How bad would it be to have a conspiracy theorist lead a nation’s health care? In the early 2000s, I worked in South Africa at the height of the HIV epidemic. Hundreds of people were dying from the virus every day while the president of the country, Thabo Mbeki, and his minister of health, Dr. Manto Tshabala-Msimang, fell under the spell of a conspiracy theory that HIV was not the cause of AIDS. Rather than helping to roll out effective antiviral treatments, they pushed bogus cures and vilified doctors who tried to give pregnant mothers HIV meds to prevent transmission of the virus to their babies.
Dr. Manto’s impassioned embrace of roots and vegetables as natural remedies for HIV even led to the nickname “Dr. Garlic.”
While the pair fiddled, the fires of the HIV epidemic burned, decimating South Africa. Manto’s and Mbeki’s actions led to as many as 350,000 avoidable deaths. Imagine a Secretary Kennedy leading our response to the next pandemic.
The game plan for Democratic opposition to Trump 2.0 is still a work in progress, but rolling over on Kennedy’s nomination to head HHS would be a bad way to start. If Democratic senators think leaving the door ajar for RFK Jr. will get them points for bipartisanship, I recommend they find those opportunities elsewhere.
Sadly, I suspect some Democrats are using Kennedy’s nomination as an opportunity to placate anti-science conspiracists in their own camp. Suspicion of vaccines and “big science” are, after all, one of the few places where the crazy right and the wacky left come together.
Democrats need to be 100 percent united in explaining to Americans why allowing a man like Kennedy to preside over the crown jewels of this country’s scientific and medical community — including the National Institutes of Health, the Food and Drug Administration and the Centers for Disease Control and Prevention — is a terrifying idea. Dr. Peter Lurie, president of the public advocacy group Center for Science in the Public Interest, summed up RFK Jr.’s nomination quite succinctly: “Nominating an anti-vaxxer like Kennedy to HHS is like putting a flat Earther at the head of NASA.” It does not matter if the nominee has some cool ideas about space travel.

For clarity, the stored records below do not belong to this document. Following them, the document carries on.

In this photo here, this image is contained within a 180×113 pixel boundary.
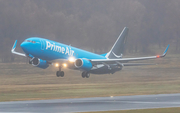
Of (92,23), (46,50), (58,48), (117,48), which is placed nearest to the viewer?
(46,50)

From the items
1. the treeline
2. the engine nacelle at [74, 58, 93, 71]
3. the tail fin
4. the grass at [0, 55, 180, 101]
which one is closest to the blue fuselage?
Answer: the engine nacelle at [74, 58, 93, 71]

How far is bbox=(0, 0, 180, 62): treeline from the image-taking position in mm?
107312

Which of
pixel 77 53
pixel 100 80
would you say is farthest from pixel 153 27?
pixel 77 53

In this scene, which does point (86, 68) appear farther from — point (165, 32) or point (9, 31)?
point (165, 32)

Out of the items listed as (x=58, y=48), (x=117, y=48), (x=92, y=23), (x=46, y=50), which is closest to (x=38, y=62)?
(x=46, y=50)

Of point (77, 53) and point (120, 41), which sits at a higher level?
point (120, 41)

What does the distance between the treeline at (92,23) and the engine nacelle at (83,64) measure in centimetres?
4134

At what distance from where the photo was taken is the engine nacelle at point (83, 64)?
61.9 metres

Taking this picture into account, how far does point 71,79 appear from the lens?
9712 centimetres

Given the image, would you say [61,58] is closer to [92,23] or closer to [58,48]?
[58,48]

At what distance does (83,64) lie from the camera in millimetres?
62281

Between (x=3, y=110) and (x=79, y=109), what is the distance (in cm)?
987

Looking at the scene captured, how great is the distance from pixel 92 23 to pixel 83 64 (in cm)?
5688

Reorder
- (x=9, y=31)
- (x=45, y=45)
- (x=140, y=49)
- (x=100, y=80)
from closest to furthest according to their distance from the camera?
(x=45, y=45) → (x=100, y=80) → (x=9, y=31) → (x=140, y=49)
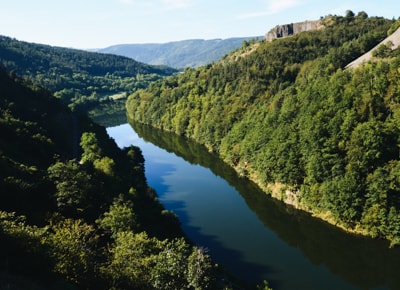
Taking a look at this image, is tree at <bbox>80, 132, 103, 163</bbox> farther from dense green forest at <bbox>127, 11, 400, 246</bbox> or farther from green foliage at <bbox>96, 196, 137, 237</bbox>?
dense green forest at <bbox>127, 11, 400, 246</bbox>

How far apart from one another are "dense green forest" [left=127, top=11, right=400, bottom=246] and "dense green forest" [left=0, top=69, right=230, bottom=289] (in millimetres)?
25404

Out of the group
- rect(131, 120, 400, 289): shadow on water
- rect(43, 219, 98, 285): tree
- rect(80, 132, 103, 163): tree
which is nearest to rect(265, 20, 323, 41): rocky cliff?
rect(131, 120, 400, 289): shadow on water

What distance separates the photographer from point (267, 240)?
56.5 metres

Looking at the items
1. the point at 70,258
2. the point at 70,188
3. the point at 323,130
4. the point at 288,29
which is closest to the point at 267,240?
the point at 323,130

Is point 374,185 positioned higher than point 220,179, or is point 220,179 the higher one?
point 374,185

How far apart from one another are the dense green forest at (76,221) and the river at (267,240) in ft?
25.2

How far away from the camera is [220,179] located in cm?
8756

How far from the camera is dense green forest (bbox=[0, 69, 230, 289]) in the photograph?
983 inches

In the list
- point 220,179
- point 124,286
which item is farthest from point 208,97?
point 124,286

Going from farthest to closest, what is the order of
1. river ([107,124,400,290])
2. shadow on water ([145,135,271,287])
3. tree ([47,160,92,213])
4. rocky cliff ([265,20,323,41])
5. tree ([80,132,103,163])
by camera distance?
rocky cliff ([265,20,323,41]) < tree ([80,132,103,163]) < river ([107,124,400,290]) < shadow on water ([145,135,271,287]) < tree ([47,160,92,213])

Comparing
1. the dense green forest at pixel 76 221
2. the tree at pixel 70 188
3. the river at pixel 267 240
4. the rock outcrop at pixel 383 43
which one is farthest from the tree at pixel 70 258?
the rock outcrop at pixel 383 43

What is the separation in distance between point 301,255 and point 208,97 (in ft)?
289

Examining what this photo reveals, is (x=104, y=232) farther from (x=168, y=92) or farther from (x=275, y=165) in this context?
(x=168, y=92)

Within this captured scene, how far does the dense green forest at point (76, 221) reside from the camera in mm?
24969
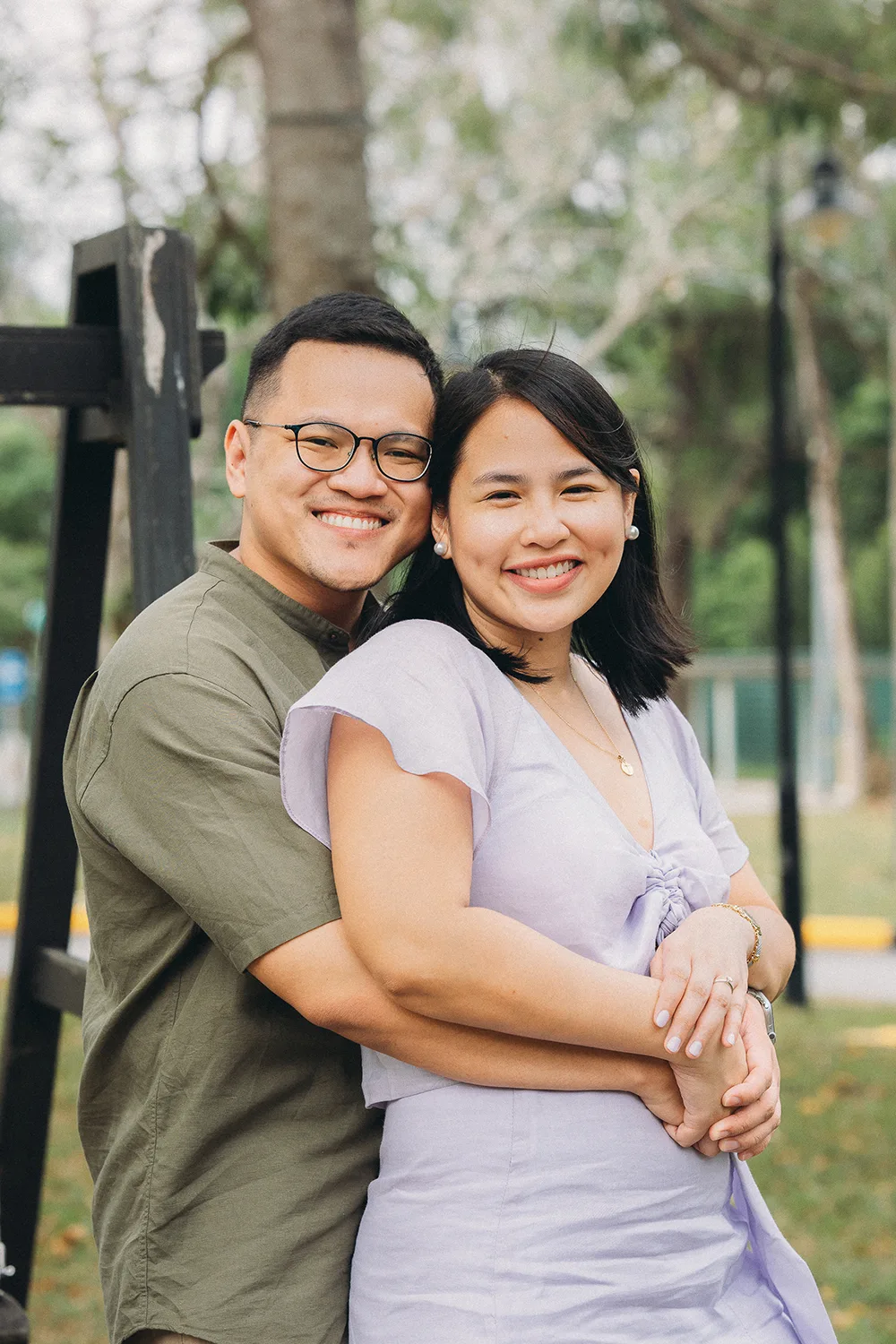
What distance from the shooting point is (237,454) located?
2.51 m

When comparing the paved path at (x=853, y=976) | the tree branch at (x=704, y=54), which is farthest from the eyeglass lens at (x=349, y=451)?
the paved path at (x=853, y=976)

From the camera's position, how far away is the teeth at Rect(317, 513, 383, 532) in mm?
2340

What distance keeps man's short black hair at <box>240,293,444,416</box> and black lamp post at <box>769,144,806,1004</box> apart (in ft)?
24.0

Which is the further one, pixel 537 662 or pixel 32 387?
pixel 32 387

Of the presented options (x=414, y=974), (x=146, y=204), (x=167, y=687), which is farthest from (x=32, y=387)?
(x=146, y=204)

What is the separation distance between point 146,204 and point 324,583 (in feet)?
30.6

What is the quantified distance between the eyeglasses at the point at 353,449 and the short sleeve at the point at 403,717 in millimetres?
332

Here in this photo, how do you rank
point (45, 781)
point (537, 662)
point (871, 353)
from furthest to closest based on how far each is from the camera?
point (871, 353), point (45, 781), point (537, 662)

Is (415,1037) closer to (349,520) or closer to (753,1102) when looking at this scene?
(753,1102)

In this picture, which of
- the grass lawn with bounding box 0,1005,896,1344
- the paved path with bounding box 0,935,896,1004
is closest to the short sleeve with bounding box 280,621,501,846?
the grass lawn with bounding box 0,1005,896,1344

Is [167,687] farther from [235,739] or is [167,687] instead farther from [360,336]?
[360,336]

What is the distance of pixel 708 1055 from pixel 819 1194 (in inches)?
181

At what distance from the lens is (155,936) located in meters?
2.10

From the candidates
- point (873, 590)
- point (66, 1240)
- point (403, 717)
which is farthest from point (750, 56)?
point (873, 590)
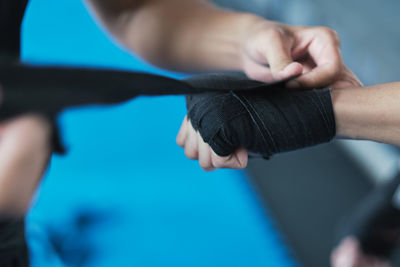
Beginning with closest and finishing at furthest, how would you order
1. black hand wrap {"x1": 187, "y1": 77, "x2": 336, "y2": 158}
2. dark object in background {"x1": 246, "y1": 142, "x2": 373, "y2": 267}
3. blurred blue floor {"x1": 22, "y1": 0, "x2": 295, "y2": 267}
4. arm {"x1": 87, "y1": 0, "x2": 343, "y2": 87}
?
black hand wrap {"x1": 187, "y1": 77, "x2": 336, "y2": 158}
arm {"x1": 87, "y1": 0, "x2": 343, "y2": 87}
blurred blue floor {"x1": 22, "y1": 0, "x2": 295, "y2": 267}
dark object in background {"x1": 246, "y1": 142, "x2": 373, "y2": 267}

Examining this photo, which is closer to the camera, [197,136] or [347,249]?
[197,136]

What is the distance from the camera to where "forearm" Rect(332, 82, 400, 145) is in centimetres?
50

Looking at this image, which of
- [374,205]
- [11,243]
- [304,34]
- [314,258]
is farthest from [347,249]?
[11,243]

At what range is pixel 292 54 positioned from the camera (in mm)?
585

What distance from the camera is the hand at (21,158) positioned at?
35cm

Never in my most dystopian dreams did I think someone like Mbeki or Dr. Manto could ascend to power in America. But that is exactly what we are facing, and Democrats need to articulate this message clearly. Regardless of what insane policies a Secretary Kennedy would, or would not, be able to enact, simply giving him an official platform would do irrevocable damage to the reputation of American science.
Democratic senators “leaving the door open” to supporting this nomination would do well to realize that like Dr. Manto’s garlic treatment for HIV, the stink of supporting Kennedy will take a long time to wash off.
David Oxman is a physician, teacher and medical ethicist living in Philadelphia.